He then asked the appellant how he was to explain the presence of two vehicles at the scene: The appellant provided the answer. He said that at the time of the crash he (Shing) had no mobile phone to report to the police, so he took a taxi to Tse’s home to collect the seven-seat vehicle in which the phone had been left and on returning to the scene the police were already there, so there was no need to report.
On 29 March he received a phone call from a police officer surnamed Chiu asking him to return to the police station to make a statement. He went. At the police station the appellant taught PC Chiu what to write: He (Shing) did not say anything. That was the statement (Ex P4) in which he said he was driving the Ferrari which skidded in Cotton Tree Drive, crashing against the railing.

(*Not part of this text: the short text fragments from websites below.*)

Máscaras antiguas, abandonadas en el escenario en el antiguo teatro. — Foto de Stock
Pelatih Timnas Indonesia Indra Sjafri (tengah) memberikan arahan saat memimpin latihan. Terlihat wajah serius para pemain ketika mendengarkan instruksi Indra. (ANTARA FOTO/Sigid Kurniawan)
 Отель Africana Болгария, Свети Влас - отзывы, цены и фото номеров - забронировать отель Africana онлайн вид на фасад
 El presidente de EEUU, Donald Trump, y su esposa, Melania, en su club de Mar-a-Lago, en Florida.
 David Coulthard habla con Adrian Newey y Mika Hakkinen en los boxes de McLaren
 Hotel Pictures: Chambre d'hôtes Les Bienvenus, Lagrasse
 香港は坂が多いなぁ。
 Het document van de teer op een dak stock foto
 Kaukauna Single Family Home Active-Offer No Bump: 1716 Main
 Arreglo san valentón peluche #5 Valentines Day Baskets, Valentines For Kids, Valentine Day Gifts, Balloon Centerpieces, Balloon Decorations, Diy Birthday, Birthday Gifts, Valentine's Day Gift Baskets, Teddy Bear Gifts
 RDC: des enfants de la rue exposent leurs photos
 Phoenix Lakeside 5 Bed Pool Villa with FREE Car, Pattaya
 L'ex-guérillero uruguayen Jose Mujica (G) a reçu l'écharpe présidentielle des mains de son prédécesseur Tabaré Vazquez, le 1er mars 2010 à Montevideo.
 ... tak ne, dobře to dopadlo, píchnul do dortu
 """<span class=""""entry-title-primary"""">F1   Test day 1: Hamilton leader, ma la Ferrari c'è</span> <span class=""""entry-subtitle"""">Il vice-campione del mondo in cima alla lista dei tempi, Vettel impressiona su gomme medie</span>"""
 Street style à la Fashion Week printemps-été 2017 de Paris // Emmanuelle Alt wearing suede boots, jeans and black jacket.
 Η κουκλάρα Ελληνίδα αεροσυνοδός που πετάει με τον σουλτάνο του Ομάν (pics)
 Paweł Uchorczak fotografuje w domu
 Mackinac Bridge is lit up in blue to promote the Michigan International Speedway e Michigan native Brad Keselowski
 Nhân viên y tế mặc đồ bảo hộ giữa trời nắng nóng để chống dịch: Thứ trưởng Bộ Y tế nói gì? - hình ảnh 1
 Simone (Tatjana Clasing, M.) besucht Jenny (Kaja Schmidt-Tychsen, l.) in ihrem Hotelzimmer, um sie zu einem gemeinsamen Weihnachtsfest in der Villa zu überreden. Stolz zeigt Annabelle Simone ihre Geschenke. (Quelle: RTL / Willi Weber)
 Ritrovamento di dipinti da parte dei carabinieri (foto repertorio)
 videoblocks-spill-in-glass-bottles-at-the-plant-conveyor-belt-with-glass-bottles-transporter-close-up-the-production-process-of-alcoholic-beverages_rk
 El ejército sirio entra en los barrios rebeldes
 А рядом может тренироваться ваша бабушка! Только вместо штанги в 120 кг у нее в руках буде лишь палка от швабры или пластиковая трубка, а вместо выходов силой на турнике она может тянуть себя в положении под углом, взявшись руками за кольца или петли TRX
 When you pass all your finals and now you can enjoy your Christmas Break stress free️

He went back to Tse’s home with a copy of the statement and read it over to Tse, telling him (Tse) to drive more carefully in future. Tse said: “Police are helpful. I know that. All right.”
On 5 April he fetched Tse and his assistant Chow Chu-fai from the airport: At Tse’s home the form requiring the registered owner Tse Brothers Hong Kong Co Ltd to disclose the particulars of the driver were filled in by him; the company chop was fetched from upstairs and applied on the form; Chow Chu-fai signed it. Tse was playing video games downstairs.
On 12 April he was arrested by the ICAC.
OUTSTANDING FEATURES OF THE PROSECUTION CASE
Leaving aside for the moment the defence case, a number of curious points concerning the prosecution case spring immediately to mind:
The magistrate said that the evidence led irresistibly to the inference that Tse was in agreement with Shing, at least, that Shing would “present as the driver in place of the true driver .... in order to deflect or frustrate an anticipated police inquiry”. The appellate judge Beeson J referred to this as the “initial agreement”. This was, on the facts, a proper – and perhaps inevitable – finding: Once the tacit agreement had been reached, resulting from the first three phone conversations between Tse and Shing, that Tse should flee the scene and Shing should present himself as the driver, the common intention to deflect or frustrate the police inquiry would have been formed. It was bizarre then for one of the conspirators to draw the police into the criminal net when the object of the conspiracy was aimed at the police itself.
The notion that Shing went up to the first police officer he met at the scene and asked him whether it was “all right to have someone stand in” was inherently improbable: It was tantamount to saying: “Is it all right for me to commit a crime?” In fact, that officer was, with the aid of a press photo taken that morning, identified at the trial as PC50063. This must have been known to the prosecution at the outset. It is an odd feature of the case that the prosecution did not call him as a witness: It would have been bizarre if that officer had corroborated Shing’s story.
The notion that PC50063 would have deflected Shing’s request to the appellant by saying it was none of his business is equally improbable: It was tantamount to saying: “I can’t tell you if it is all right for you to commit a crime, but that officer might ....”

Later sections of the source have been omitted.